Before delving into those details though, let's first examine a barebones Perl script that uses the DBI and DBD::Oracle modules. We'll briefly outline the function of different parts of the script that setup the environment, make the database connection and prepare the SQL, and then spend a little more time on the details of the working section.

 

Don't worry about completely understanding all of the Perl syntax, it's not important at this point.

What is important is seeing what Perl can do for you.

 

Lines 1-7: These load the required Perl Modules.

1: #!/usr/bin/perl -w

2:

3: use warnings;

4: use strict;

5: use DBI;

6: use Getopt::Long;

7:

 

Lines 8-38 setup the command line interface via the Getopt::Long module, retrieve command line arguments and cause the script to exit with an error if the expected arguments are not available.

 

8: my %optctl = ();

9:

10: Getopt::Long::GetOptions(

11: \%optctl,

12: "database=s",

13: "username=s",

14: "password=s",

15: "sysdba!",

16: "sysoper!",

17: "z","h","help");

18:

19: my($db, $username, $password, $connectionMode);

20:

21: $connectionMode = 0;

22: if ( $optctl{sysoper} ) { $connectionMode = 4 }

23: if ( $optctl{sysdba} ) { $connectionMode = 2 }

24:

25: if ( ! defined($optctl{database}) ) {

26: Usage();

27: die "database required\n";

28: }

29: $db=$optctl{database};

30:

31: if ( ! defined($optctl{username}) ) {

32: Usage();

33: die "username required\n";

34: }

35:

36: $username=$optctl{username};

37: $password = $optctl{password};

38:

 

Lines 39- 47 make the connection to the database, and line 49 causes the script to exit if the connection failed.

 

39: my $dbh = DBI->connect(

40: 'dbi:Oracle:' . $db,

41:

$username, $password,

42: {

43: RaiseError => 1,

44: AutoCommit => 0,

45: ora_session_mode => $connectionMode

46:

}

47:

);

48:

49: die "Connect to $db failed \n" unless $dbh;

 

Line 51 sets the number of rows to be retrieved from the database in each call, much like SET ARRAYSIZE in sqlplus.

 

50:

51: $dbh->{RowCacheSize} = 100;

52:

 

Lines 53-57 setup the SQL, prepare the SQL and request the database to execute it. If you have ever used the DBMS_SQL package, this may look somewhat familiar.

 

53: my $sql=q{select * from dual};

54:

55: my $sth = $dbh->prepare($sql);

56:

57: $sth->execute;

58:

 

Lines 59-61 are the working portion of this code. As each row is retrieved, it is placed into an array of name array in line 59, and the zeroth element of the array is printed in line 60. This section doesn't do much now, but we'll add to it later.

## [EXERCISE INSTRUCTIONS]
Reproduce the Perl script walkthrough from "Lines 59-61 are" up to and including "to it later.", renaming every "array" to "list".

## [RAW DATA]
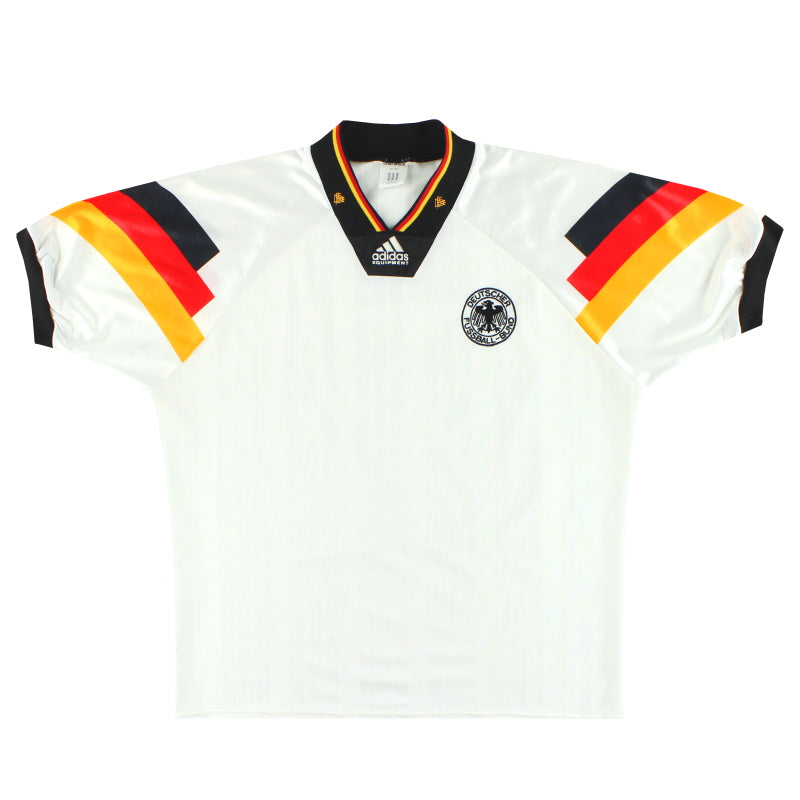1992-94 Deutschland adidas Heimtrikot L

## [RESPONSE TO THE TASK]
Lines 59-61 are the working portion of this code. As each row is retrieved, it is placed into an list of name list in line 59, and the zeroth element of the list is printed in line 60. This section doesn't do much now, but we'll add to it later.